Tuesday, June 2, 2009

Forty-footer

Amy Vanderbilt's fine text, The Amy Vanderbilt Complete Book of Etiquette, revised five times since her death is one of my most utilized texts; not only when I need advice but also when I need a good laugh.

Whenever I am congratulating myself for not having capitulated to paper napkins, and some terrifying bin in which they reside on the table permanently, not to mention paper plates, this book always has a way of reeling me in: It instructs and deconstructs the Hostess so that one never gets to comfortable: The book is always there, watching me, and all the while whispering, "There is still more to be done here." The thing has obsequious gaze.

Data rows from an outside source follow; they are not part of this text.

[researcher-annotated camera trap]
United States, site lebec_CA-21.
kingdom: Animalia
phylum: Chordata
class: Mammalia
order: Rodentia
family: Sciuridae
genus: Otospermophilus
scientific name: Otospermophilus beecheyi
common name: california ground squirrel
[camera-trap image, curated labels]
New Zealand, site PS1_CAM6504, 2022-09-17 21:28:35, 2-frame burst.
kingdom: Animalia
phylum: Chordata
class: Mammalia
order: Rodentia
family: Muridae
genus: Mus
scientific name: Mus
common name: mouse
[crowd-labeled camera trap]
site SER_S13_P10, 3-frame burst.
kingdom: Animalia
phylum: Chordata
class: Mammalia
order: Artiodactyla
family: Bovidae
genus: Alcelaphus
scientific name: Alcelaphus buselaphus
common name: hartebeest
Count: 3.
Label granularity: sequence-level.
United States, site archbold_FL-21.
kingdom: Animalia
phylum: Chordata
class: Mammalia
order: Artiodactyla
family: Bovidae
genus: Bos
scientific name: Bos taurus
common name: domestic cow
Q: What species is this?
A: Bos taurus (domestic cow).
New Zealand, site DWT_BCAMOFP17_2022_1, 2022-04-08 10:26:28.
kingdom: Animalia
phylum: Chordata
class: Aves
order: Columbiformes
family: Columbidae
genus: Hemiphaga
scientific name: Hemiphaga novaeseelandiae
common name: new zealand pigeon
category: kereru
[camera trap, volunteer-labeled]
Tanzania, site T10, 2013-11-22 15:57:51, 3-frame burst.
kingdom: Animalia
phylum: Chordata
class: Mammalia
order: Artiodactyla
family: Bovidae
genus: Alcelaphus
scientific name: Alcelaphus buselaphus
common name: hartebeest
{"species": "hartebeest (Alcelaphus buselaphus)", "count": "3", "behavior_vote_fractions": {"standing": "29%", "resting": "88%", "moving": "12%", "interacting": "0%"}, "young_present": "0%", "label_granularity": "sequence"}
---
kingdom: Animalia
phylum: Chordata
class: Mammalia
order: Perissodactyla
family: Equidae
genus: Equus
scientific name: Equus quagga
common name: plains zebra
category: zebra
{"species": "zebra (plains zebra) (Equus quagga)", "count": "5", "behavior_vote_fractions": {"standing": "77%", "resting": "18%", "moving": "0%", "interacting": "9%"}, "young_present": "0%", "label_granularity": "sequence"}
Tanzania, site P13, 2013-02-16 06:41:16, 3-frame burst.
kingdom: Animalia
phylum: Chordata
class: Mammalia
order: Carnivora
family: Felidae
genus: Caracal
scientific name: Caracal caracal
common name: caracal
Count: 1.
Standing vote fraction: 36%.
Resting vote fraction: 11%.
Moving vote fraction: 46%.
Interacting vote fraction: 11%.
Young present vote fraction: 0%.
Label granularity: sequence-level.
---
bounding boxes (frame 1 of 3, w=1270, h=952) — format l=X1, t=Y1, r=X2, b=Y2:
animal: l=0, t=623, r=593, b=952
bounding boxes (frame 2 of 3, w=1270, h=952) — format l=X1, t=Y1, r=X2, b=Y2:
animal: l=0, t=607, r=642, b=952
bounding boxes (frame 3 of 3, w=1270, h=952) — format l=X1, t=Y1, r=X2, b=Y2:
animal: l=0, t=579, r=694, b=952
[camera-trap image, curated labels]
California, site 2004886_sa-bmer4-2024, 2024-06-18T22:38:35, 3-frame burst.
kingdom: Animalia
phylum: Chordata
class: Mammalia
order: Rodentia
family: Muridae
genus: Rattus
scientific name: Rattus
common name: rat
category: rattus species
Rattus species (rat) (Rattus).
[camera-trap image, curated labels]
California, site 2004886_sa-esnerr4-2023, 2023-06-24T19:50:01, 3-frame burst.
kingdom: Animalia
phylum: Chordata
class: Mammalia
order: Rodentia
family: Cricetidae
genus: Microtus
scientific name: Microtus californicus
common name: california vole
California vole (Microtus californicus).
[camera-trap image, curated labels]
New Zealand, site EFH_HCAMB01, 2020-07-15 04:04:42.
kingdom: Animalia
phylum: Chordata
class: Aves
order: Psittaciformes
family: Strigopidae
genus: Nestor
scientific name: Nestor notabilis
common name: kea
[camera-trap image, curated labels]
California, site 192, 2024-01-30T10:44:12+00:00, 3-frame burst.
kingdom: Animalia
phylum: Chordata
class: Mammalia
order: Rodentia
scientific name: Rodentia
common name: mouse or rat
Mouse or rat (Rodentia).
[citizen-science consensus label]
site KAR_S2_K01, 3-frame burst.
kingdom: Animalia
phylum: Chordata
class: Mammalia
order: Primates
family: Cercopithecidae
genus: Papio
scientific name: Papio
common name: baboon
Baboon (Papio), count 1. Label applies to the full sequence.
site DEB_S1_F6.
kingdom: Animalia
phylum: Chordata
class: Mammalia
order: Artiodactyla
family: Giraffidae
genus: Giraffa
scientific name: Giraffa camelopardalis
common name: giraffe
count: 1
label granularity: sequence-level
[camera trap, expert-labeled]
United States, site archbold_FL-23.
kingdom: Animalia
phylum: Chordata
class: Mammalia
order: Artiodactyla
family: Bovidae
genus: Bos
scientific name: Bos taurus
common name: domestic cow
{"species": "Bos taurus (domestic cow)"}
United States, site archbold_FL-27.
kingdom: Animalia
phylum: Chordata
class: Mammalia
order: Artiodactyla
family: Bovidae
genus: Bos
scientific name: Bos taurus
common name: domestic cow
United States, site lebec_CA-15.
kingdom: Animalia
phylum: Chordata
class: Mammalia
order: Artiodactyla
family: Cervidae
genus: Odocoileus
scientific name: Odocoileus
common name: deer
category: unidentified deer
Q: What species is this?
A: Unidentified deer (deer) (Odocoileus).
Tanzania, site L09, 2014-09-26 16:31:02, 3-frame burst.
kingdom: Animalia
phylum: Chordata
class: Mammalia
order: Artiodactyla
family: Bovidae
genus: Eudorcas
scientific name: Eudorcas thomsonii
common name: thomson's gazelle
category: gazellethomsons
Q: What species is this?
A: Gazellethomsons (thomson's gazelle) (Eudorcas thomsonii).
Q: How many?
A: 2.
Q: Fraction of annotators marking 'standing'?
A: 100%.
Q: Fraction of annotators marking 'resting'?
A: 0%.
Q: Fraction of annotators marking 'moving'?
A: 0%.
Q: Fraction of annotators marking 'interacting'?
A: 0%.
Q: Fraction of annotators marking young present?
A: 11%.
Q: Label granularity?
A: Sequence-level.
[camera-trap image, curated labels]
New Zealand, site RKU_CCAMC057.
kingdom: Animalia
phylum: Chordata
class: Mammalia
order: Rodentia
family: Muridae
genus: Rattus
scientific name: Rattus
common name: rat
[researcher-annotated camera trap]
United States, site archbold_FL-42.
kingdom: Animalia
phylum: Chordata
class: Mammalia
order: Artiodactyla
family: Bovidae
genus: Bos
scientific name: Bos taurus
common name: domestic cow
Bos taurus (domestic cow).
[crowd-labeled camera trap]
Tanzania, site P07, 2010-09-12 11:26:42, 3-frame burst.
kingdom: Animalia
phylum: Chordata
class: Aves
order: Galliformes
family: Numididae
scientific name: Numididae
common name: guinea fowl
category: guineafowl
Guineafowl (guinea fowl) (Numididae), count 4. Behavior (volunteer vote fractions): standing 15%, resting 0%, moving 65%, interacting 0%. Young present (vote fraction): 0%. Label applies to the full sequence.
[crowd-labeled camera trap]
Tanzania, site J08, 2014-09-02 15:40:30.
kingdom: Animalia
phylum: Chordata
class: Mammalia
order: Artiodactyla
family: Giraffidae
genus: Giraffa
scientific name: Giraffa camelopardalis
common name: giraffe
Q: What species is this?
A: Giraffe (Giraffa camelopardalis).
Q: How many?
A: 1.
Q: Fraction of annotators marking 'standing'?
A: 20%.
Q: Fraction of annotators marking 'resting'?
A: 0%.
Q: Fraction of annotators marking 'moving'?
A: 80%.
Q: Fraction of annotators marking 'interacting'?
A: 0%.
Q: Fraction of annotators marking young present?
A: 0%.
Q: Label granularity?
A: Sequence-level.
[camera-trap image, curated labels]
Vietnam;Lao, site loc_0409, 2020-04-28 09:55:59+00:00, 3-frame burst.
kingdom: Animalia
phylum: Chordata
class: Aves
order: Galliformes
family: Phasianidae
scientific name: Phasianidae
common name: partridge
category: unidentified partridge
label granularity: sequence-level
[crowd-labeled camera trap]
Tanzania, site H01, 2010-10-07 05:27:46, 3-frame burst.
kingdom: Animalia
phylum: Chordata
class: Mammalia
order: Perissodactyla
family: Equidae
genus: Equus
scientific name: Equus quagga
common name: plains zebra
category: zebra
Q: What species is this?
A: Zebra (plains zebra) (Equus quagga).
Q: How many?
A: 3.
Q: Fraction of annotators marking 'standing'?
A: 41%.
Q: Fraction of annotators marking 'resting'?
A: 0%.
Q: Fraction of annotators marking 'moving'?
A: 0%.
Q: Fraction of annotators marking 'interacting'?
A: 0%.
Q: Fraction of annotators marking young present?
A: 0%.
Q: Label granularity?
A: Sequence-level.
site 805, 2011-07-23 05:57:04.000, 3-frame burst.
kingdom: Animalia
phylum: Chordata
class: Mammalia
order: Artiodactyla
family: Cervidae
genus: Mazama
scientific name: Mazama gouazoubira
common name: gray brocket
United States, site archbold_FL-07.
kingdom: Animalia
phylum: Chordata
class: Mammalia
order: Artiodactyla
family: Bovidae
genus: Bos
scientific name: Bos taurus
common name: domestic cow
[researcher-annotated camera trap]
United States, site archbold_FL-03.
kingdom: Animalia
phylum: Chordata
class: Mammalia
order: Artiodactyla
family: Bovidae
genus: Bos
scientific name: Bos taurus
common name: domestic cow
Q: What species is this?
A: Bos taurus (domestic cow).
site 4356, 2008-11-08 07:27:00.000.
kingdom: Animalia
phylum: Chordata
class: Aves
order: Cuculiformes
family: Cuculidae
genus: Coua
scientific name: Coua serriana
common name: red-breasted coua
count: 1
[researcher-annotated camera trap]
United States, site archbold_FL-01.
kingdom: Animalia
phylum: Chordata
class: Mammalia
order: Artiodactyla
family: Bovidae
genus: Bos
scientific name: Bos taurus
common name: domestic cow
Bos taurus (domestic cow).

This one phrase regarding dining tables in private homes in Letitia Baldridge's second revision always gets me: "Even the table has changed. Plastic mats and polyester no-iron mats are seen everywhere. If a young hostess today were to be shown a forty-foot long white damask banquet cloth, she would probably say incredulously, 'What's that?'"


I seriously laugh for a good five minutes every time I read that phrase in the chapter entitled, Household Management in a Serventless Society (aka, from the tone of the chapter: What's to Become of Us?!).

Where they so common, ever, that hostesses looked up from their inviting desks and made a note to do something about the cloth that is roughly three building stories long? And following a regular table seating expectation for a two sided dinner setting, would have comfortably seated fifty? You know, because so many people had dining rooms that big, tables that long, or ambitious plans to invite hordes to enjoy pistou and daube with them ever so regularly?

Roughly, the room would look like this:


This is the White House State Banquet Hall, ca. 1904, as expanded sixty percent to seat 100 persons for dining in a number of seating arrangements including two long tables.

Amy (RIP), Letitia: If one had the capacity, it is indeed unlikely they were going to take to the presses themselves to see to it the wrinkles were out of the cloth. And while the text is decidedly aspirational it was indeed intended, even originally, by purchase for the masses, causing the Hostess to believe we are not the first generation to have snickered at phrases such as these. Nonetheless, on countless other points the book is indispensable so I in no way wish to discredit.

Locally, there are any number of grand homes dating from the colonial period forward, (rebuilding largely begun just after the Revolutionary War, which saw the burning of Bedford by British troops, concluded). I dare say, then, and in every period since, in a community which could have managed, a dining room of this stature was rare. Furthermore, when the places did exist many were modified to reduce the dining spaces. Everyone knows and can imagine these sort of places, why, you can tour them: The Breakers, Rosecliff.

A privately held local example, Linden Farm, erected in 1928 and at nearly 14,000 square feet, has plenty of room for everything. You can have this estate and renovate to get the length of dining room, for $28 million. So the table cloth then, will not be a problem, right?


I like to think many hostesses of many era's including my own would see a damask forty-footer, know exactly what it was, and how to conquer it (by cutting it up for drapes a la Carol Burnette as Scarlett O'Hara). Come on. This is what you get when a White House social secretary revises an etiquette text. Honestly, the 50th Anniversary Edition, revised by Nancy Tuckerman, is a mite more effective and useful, possibly than Letitia's two revisions ever were.

Even then (the original text was completed in 1951, so let's assume for argument that Amy refers to the first half of the 20th century), I certainly believe people valued realism, and surely the book would have sold more copies if it had indeed addressed the lives of good, but not Astor-esque hostesses and household managers with something other than disdain.

No word of a lie, I just Googled this and the first forty eight entries referred to plastic banquet cloths or something that comes in a roll. Indeed it seems we have slipped at least on the fabric portion of the large tablecloth. Likely, you would need to commission a damask one now or live with that hideous polyester fabrication hotels use.

While the message is derived of a distaste for what these social hall monitors deemed a failure of our civilization's hostesses to maintain taste, care, and decorum, the message is none the less valuable: Old standards are good standards for entertaining, but they are harder, and in these times, probably as in all, the roads less taken.

1 comment:

The Countess of Nassau County said...

Great post.

Could you please recommend a good book on etiquette that is geared to children?